To comply with the regulatory requirements, the financial institutions will need to increase their governance in ways which conform to the new compliance requirements, improve the quality of data, the protection of that data and optimize the accumulation of new risk data.
The assessment of risk depends mostly on the properly validated data: data on counterparties, default history, peer data, local and overseas markets and internal operations. According to research, managing data and the infrastructure required to manage the data, take up 7-10 percent of a bank’s operating income.
For most institutions, data quality and protection of that data have been low on board’s priorities. The new emphasis on the regulatory risk management means that the governance and integrity of the reference data utilized for holistic risk calculations have now become a critical issue.
The regulators are also forced to focus more closely on data collection, management and systems. They understand that the management’s ability to control the business and quantify and manage risk depends entirely on the quality of the relevant data available and they are, with some reason, becoming more concerned about the poor standards of data management they are encountering.
So, while there is a regulatory push for improvement on one side, it is because there is also a major potential benefit to be secured on the other side in the form of improved business capability.
Risk management is intimately dependent on the issues of data: data integrity, sources, completeness, relevance and accuracy. And even in the smallest financial institution, good risk management depends on the IT architecture and systems used to store and process data.
But for many financial institutions, with multiple aging IT systems or poorly integrated homegrown systems from decades of add-ons, very often find it very difficult to aggregate and report data to support risk management.
The shortcomings of this practice were harshly exposed by the financial crisis. A key lesson was that large parts of the financial sector were unable to identify and aggregate risk across the financial system and to quantify its potential impact.
Furthermore, exposure could not easily be aggregated across trading and bank books, across geographies and across legal entities. This was because risk management, governance and the underlying data infrastructure were very weak.
As a result, systemic risk was both obscure and underestimated.

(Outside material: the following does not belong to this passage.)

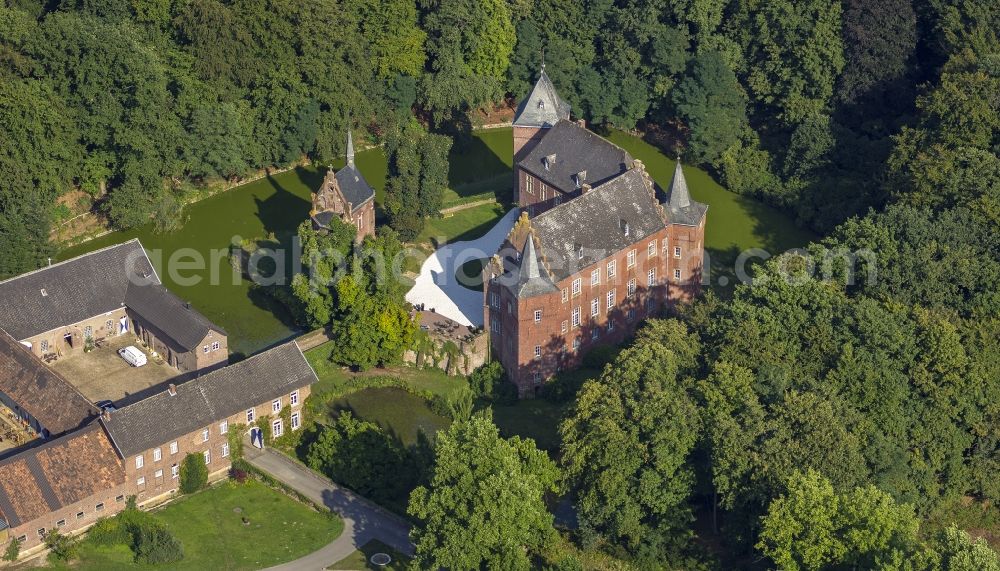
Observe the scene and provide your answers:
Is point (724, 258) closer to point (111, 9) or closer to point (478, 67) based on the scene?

Unfortunately, many of these challenges for effective risk data aggregation and risk reporting still remain mostly unresolved. The data architecture and IT infrastructure, the accuracy and integrity of data and the ability of banks to adapt to the changing demands for data interpretation and reporting, still remain a big challenge.

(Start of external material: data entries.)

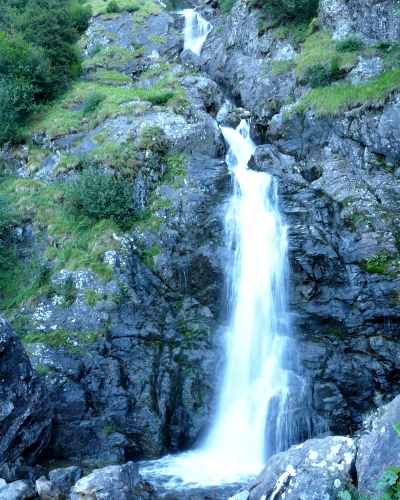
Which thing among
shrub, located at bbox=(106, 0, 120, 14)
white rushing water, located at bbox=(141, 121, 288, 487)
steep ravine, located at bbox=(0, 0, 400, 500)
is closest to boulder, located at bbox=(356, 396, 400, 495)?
steep ravine, located at bbox=(0, 0, 400, 500)

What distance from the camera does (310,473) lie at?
7008 millimetres

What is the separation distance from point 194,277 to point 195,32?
2118 centimetres

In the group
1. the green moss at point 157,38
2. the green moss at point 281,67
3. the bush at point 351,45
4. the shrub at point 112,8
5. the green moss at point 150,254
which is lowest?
the green moss at point 150,254

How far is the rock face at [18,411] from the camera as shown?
10242mm

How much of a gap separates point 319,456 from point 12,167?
54.5ft

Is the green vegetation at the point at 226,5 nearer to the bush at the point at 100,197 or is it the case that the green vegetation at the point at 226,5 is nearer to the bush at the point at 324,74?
the bush at the point at 324,74

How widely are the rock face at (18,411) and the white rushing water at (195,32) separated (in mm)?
23457

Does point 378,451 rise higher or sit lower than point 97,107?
lower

However, in the last two years, institutions have progressed towards consistent, timely and accurate reporting of top counterparty exposures, as well as implementing the identified best risk management and data management practices.
The weakness in systems and data management has also hampered the ability of institutions and their supervisors to scenario tests and stress tests. The experience of stress-testing has revealed the fact that the systems and processes for aggregating and analysing risk in large financial institutions still remains a big challenge.

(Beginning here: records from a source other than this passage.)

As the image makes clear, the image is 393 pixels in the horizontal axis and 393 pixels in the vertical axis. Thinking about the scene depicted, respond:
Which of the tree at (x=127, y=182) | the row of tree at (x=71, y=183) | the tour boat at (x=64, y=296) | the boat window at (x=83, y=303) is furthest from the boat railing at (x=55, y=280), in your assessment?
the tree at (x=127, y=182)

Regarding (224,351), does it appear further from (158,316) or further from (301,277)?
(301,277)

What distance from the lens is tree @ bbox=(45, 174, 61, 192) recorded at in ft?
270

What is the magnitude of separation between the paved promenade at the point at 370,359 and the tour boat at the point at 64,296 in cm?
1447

Counterparty risk (also known as default risk), the risk to both parties that needs to be considered when evaluating a contract also requires high-quality data. In the final analysis, institutions both in the banking and non-banking sectors going forward needs to avoid ad hoc processes and manual interventions to produce a summary of potential risks and customer data.
Therefore, robust data management and protection infrastructure can largely improve the reliability of the assessments that are produced. In general, there is a long way to go before the industry can produce the required quality of data necessary to satisfy the stakeholder expectations fully.
Therefore, they need to change their operating model and harmonize their systems and data, to finally get to a single point of view.